From Wikipedia, the free encyclopedia

User:Sonny Day



Fibre Optics
The ancient romans knew how to heat and draw-out glass into fibers of such small diameter that they became flexible. They also observed that light falling on one end was transmitted to the the other. ( We now know this is due to multiple reflections at the internal surface of the fiber.) These multiple reflections in a sense mix the light beams together thereby preventing an image being transmitted by a single fiber - (more accurately, the different path-lengths experienced by individual light-rays alter their relative phases so rendering the beam incoherent and thus unable to reconstitute the image.) The end result is that the light emerging from a single fiber will be some kind of average of the intensity and colour of the light falling on the 'front' end.
Coherent Fibre Optics
If a bundle of fibers could be arranged such that the ends of the fibers were in matching locations at either end, then focusing an image on one end of the bundle would produce a pixelated version at the further end which could be viewed via an eyepiece or captured by a camera. However such a bundle would need to contain tens of thousands of fibers to produce a useful image. In the early 1950s, Hopkins realized a way to accomplish this.

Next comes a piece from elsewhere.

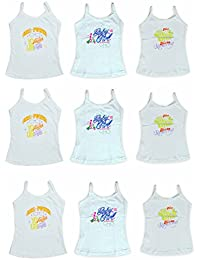Lenity Girls Printed Cotton Camisole Slips/Vests, (Pack of 9)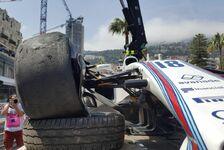 Lance Stroll rechtfertigt Unfall-Aus in Monaco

He proposed winding a single continuous length of fiber around a drum. Then, when sufficient turns had been added, the coil could be clamped, cut through and straightened out to produce the required coherent bundle. It only remained to calculate and fit the necessary lenses at either end and then to enclose the whole in a protective flexible jacket for the 'fibroscope' (now more commonly called a fiberscope) to be born.
Fibroscopes
Fibroscopes have proved extremely useful both medically and industrially. Subsequent research and development, not least by some of Hopkins' own research students led to further improvements in image quality. Other innovations included using additional fibres to channel light to the objective end from a powerful external source - thereby achieving the high level of full spectrum illumination that was needed for detailed viewing and high quality colour photography. At the same time this allowed the fibroscope to remain cool, which was especially important in medical applications. (The previous use of a small filament lamp on the tip of the endoscope had left the choice of either viewing in a very dim red light or increasing the light output at the risk of burning the inside of the patient.) Alongside the advances to the optical side, came the ability to 'steer' the tip via controls in the endoscopists hands and innovations in remotely operated surgical instruments contained within the body of the endoscope itself. It was the beginning of key-hole surgery as we know it today.

Rod-lens Endoscopes
There are, however, physical limits to the image quality of a fibroscope. In modern terminology, a bundle of say 50,000 fibres gives effectively only a 50,000 pixel image - in addition to which, the continued flexing in use, breaks fibres and so progressively loses pixels. Eventually so many are lost that the whole bundle must be replaced (at considerable expense). Hopkins realised that any further optical improvement would require a different approach. Previous rigid endoscopes suffered from very low light transmittance and extremely poor image quality. The surgical requirement of passing surgical tools as well as the illumination system actually within the endoscope's tube - which itself is limited in dimensions by the human body - left very little room for the imaging optics. The tiny lenses of a conventional system required supporting rings that would obscure the bulk of the lens' area; they were incredibly hard to manufacture and assemble and optically nearly useless. The elegant solution that Hopkins produced (in the 1960s) was to use glass rods to fill the air-spaces between the 'little lenses', which could then be dispensed with altogether. These rods fitted exactly the endoscope's tube - making them self-aligning and requiring of no other support. They were much easier to handle and utilized the maximum possible diameter available. With the appropriate curvature and coatings to the rod ends and optimal choices of glass-types, all calculated and specified by Hopkins, the image quality was transformed. Light levels were increased by as much as eighty-fold and diameters of a just few millimeters were possible. As with the fibroscopes a bundle of glass-fibers would relay the illumination from a powerful external source (typically a xenon arc lamp). With a high quality 'telescope' of such small diameter, the tools and illumination system could be comfortably housed within an outer tube. Once again, it was Karl Storz who in 1967 manufactured the first of these new endoscopes as part of a long and productive partnership between the two men. Whilst there are regions of the body that will forever require flexible endoscopes (principally the gastrointestinal tract), the rigid rod-lens endoscopes have such exceptional performance that they are to this day the instrument of choice and in reality have been the enabling factor in modern key-hole surgery.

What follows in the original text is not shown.